What to do:
[1] Answer each question using the OneNote tips post.
(a) Which key do you hold down while dragging outlines to merge them?
(b) Which menu path leads to your most recently changed pages?
(c) What key combination does the writer use almost exclusively to get a screen clipping?
[2] Carry on writing the OneNote tips post, starting after its final sentence.

Provided text:
Top 5 OneNote tips, and a nice little win

 

A request I get face to face is "What is a way to get more out of OneNote?"  I don't think I've ever gotten this in email - must be something about the way people interact.  So after a year of using it far more than I ever did before, though, I want to share my favorite tips.  If you are in a hurry, you can use the patented "bold skim reading" technique to focus on the highlights.

 

  1. Holding down the SHIFT key while dragging outlines around the page will cause them to merge together. Try it: type on the top of a page, and then again near the bottom. SHIFT+drag the bottom outline onto the top. They become one larger area.

 

  1. File | Backup is where you can get to your most recently changed pages. This crops up fairly frequently, and is usually phrased as "Ack! I just deleted something important! Now what?"

 

  1. I almost exclusively use WINDOWS + S to get a screen clipping. A surprising number of users I meet rely only on the menu commands. This would save a little time if you don't want to force OneNote to the top to access the command, and works whenever there is a little OneNote icon by the clock (technically, if OneNoteM.exe is running). You don't need OneNote running to use this.

Recorded data:
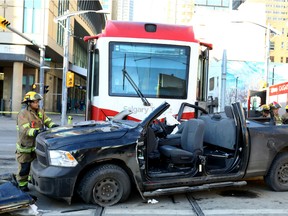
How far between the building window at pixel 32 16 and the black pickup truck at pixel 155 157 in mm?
27555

The answers:
[1]
(a) SHIFT
(b) File | Backup
(c) WINDOWS + S

[2]
 

  1. My screen is small, especially on a tablet. I rename notebooks to save vertical real estate.  For instance, our "Test Team Notebook" has a relatively long name. I right click it and select Rename to "ttn" and it uses much less space. This does not actually rename the notebook - just the notebook name in the UI.

 

  1. I have meetings with all the people on my team regularly, and have a separate section for each. But that is boring. I asked everyone to give me a photo, and used MS Paint.net to "fade" the photo. Then I enlarged them each to about screen size, pasted them onto a page, and made a template for each section with a background photo of the person. I would post a picture of this, but I had to promise none of these photos would wind up on the internet.

 

Also, did anyone see Ed Bott's column over at Ziff Davis?  It's at https://blogs.zdnet.com/Bott/?p=402, and guess which application got rated "Favorite Windows Application" by his readers?  What a nice compliment, especially considering the size of the field.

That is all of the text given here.